While climate tech only makes up 6% of the venture capital market, its presence has grown by more than 3750% in terms since 2013.

PwC’s new analysis demonstrates that the call for climate technology has developed across venture capital markets. In all, $16.3bn was invested into the area of climate tech and across the categories of data, carbon capture and storage (CCS), the built environment, industrial process, agriculture, transport and energy in 2019.

While climate tech still comprises 6% of the venture capital market, its representation has elevated more than 3750% in absolute terms since 2013. Development in climate tech has overextended development in Artificial Intelligence investment. Yet levels of investment in regard to climate tech are down from 2018 levels.

The analysis indicates that the growth has been impelled by corporate mandates to correspond with net-zero commitments and investors pouring more interest and investments into low-carbon markets.

PwC credits part of the growth to 300 companies that had committed to net-zero guidelines – including PwC. Also, a good number of companies have made large investments in the arena of low-carbon innovations.

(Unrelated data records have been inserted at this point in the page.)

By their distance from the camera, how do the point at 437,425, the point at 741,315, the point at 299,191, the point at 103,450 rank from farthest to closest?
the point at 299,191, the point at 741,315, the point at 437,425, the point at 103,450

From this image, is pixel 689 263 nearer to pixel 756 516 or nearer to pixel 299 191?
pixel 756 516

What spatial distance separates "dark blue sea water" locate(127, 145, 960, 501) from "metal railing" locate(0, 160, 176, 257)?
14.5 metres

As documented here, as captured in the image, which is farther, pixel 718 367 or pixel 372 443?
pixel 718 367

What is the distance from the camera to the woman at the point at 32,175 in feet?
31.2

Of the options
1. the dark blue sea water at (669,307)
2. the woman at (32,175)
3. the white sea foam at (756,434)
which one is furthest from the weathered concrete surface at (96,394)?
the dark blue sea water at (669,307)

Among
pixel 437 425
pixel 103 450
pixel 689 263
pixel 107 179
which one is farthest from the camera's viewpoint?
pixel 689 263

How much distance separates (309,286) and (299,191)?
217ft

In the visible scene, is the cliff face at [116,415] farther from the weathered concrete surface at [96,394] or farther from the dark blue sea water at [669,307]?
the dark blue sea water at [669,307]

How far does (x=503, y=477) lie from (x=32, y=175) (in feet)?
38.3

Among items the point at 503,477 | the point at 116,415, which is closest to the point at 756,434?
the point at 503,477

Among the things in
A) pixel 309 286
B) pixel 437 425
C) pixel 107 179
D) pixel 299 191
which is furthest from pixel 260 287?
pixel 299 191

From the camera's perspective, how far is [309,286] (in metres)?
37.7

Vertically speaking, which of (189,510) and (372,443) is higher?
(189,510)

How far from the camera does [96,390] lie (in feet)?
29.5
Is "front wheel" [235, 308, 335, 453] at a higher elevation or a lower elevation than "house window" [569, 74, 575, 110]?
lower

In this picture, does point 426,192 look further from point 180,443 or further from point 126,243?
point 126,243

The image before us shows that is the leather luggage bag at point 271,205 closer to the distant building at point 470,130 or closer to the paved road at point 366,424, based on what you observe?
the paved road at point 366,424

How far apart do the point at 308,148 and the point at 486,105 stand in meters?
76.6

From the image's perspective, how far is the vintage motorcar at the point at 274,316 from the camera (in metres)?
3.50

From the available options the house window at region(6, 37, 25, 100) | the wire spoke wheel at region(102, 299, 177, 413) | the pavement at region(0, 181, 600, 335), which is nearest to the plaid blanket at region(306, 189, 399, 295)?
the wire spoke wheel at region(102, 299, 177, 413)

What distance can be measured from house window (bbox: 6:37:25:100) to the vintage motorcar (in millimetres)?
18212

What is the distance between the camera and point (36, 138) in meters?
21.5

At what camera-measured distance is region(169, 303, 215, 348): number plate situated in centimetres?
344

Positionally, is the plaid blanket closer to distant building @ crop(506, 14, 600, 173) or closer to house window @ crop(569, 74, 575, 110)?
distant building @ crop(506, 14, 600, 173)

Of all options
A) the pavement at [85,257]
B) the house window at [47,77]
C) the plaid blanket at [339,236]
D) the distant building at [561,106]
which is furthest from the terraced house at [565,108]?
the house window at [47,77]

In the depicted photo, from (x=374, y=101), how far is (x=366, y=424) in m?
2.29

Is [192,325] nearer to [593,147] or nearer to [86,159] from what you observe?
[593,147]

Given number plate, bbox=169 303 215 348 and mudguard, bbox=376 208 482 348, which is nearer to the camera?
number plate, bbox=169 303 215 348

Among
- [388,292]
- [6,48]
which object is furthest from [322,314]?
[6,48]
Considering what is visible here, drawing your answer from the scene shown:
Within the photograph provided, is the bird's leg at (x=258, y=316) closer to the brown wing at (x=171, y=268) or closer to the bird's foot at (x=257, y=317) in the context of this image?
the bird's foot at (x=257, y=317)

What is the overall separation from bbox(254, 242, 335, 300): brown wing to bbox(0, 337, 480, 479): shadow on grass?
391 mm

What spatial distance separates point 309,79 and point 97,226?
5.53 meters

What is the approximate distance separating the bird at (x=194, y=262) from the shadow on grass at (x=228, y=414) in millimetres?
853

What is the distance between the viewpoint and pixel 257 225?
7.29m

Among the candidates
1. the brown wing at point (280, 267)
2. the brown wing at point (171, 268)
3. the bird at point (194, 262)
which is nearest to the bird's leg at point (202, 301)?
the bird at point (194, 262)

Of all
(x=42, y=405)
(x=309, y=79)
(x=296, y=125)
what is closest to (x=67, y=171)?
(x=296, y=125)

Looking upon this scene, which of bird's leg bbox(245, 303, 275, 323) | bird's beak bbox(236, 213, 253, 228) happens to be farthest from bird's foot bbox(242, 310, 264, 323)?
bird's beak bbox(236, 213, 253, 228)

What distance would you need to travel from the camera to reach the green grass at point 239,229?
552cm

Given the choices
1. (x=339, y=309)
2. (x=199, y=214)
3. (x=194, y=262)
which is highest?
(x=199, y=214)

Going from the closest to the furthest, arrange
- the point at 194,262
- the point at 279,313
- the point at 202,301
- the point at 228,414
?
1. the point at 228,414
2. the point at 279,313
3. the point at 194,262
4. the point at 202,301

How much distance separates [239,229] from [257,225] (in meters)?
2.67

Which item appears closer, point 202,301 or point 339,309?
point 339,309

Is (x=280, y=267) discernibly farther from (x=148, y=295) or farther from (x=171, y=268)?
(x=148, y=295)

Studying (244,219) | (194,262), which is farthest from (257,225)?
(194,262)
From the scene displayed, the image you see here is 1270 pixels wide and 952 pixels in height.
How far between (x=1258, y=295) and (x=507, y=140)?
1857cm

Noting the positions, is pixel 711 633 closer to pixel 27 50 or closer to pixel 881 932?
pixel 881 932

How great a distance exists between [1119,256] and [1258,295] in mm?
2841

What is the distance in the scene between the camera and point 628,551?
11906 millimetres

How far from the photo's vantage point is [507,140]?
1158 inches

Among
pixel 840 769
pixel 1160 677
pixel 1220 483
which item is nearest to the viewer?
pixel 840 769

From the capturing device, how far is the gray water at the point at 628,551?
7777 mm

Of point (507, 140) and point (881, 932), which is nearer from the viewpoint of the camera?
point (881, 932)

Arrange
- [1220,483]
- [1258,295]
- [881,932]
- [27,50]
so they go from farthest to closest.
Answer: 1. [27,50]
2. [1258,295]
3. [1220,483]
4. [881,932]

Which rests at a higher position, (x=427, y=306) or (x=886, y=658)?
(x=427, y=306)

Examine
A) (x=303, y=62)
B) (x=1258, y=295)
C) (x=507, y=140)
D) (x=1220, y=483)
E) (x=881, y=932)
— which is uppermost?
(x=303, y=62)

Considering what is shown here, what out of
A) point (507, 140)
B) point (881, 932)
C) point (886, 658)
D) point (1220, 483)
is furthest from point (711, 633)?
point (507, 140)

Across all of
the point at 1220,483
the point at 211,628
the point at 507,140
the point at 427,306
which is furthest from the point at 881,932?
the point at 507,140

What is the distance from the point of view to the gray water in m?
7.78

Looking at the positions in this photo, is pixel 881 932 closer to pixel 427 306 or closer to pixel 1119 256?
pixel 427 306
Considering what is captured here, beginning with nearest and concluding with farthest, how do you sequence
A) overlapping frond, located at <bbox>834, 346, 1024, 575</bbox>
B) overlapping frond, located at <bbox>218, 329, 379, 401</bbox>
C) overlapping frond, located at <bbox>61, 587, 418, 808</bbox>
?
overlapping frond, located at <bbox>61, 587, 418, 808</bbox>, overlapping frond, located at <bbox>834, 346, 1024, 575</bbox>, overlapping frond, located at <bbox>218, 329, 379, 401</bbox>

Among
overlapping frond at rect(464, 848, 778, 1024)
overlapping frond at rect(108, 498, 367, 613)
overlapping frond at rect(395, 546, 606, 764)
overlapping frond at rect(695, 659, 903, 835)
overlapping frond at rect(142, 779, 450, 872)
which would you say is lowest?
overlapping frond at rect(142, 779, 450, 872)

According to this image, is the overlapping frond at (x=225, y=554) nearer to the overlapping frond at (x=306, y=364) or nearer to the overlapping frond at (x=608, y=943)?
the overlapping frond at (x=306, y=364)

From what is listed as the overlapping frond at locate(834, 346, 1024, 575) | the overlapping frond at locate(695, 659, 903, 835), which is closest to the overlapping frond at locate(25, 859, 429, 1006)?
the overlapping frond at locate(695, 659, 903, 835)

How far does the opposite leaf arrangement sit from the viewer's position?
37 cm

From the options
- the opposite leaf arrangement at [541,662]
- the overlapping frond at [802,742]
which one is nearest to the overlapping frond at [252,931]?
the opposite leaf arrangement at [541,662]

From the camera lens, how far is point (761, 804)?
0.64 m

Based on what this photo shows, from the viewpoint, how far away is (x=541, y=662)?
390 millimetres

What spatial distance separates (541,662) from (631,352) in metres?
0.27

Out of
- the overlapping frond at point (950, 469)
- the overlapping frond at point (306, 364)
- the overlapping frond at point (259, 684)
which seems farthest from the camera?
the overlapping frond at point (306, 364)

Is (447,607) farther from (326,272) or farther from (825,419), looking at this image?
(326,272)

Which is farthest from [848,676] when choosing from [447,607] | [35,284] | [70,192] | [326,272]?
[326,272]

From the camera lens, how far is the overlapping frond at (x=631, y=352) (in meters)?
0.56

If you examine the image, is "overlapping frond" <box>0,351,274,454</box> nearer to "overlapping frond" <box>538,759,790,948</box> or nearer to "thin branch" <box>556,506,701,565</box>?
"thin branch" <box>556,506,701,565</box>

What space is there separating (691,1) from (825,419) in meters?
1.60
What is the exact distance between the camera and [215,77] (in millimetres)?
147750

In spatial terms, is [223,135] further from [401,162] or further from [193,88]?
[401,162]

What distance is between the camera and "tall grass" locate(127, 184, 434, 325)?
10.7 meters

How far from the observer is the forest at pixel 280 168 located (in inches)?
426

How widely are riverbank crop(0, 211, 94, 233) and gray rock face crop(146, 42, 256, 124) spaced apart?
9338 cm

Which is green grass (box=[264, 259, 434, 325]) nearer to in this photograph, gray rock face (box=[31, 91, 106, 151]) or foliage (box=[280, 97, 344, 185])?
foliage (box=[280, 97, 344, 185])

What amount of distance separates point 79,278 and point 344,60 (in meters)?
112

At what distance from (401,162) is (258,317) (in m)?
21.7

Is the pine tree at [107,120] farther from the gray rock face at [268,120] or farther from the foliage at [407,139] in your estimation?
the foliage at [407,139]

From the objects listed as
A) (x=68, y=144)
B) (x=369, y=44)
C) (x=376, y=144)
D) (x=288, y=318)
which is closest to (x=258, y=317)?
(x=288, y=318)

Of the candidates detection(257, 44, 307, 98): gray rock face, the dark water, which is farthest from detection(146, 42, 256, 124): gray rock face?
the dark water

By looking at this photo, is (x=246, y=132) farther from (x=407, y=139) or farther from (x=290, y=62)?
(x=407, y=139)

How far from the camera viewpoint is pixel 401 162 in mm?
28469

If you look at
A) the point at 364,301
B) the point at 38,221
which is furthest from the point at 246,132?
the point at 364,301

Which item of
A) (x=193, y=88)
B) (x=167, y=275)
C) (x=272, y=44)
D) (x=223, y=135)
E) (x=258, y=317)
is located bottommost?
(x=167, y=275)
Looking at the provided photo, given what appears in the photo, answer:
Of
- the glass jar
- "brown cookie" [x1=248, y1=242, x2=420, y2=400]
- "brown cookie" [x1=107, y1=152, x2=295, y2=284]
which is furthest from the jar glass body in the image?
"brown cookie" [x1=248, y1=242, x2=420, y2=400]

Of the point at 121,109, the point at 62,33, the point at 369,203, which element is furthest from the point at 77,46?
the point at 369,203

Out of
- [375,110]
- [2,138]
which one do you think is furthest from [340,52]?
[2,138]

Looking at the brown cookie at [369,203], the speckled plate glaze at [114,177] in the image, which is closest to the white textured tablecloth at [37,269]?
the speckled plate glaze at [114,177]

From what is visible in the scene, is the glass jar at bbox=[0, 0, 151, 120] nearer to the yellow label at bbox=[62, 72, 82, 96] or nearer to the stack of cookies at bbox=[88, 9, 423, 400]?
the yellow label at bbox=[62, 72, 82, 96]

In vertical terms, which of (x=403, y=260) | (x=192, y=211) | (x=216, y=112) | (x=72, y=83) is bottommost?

Recently, Amazon promoted the inaugural beneficiaries of its $2bn Climate Pledge Fund, with organisations cultivating carbon removal technologies, nature-based carbon markets and electric vehicle (EV) inventions earmarked to benefit.

Microsoft has started a $1bn climate innovation fund, based on its own capital, to develop carbon reduction and removal technology. The technological leader aims to lower its carbon impact to below net-zero by 2030, with an extra objective of depleting carbon from the atmosphere that the company has released since its founding in 1975.

Consumer goods giant Unilever has revealed a new program of sustainability commitments, aiming to cease its contribution to deforestation, advocate regenerative agriculture, change to biodegradable ingredients and attain net-zero emissions for products by the year 2039 – implemented by a newly developed €1bn Climate and Nature fund.

Furthermore, the net-zero transition can be achieved with no financial burden on society. By escalating energy efficiency programs and deploying renewable energy generation capacity more quickly, the world could “technically and economically” transition to net-zero by 2050 for the price of less than 1% of global GDP yearly through to mid-century.

That is the primary funding of a report from the Energy Transitions Commission (ETC), promoted by 40 leaders from high profile energy corporations, financial entities, high-producing sectors such as steel and transport and bodies like the World Resources Institute (WRI). Corporate supporters include ArcelorMittal, Shell, Tata Group and Volvo; the overall objective for everyone is the achievement and presentation of climate tech, for the cause of a better world.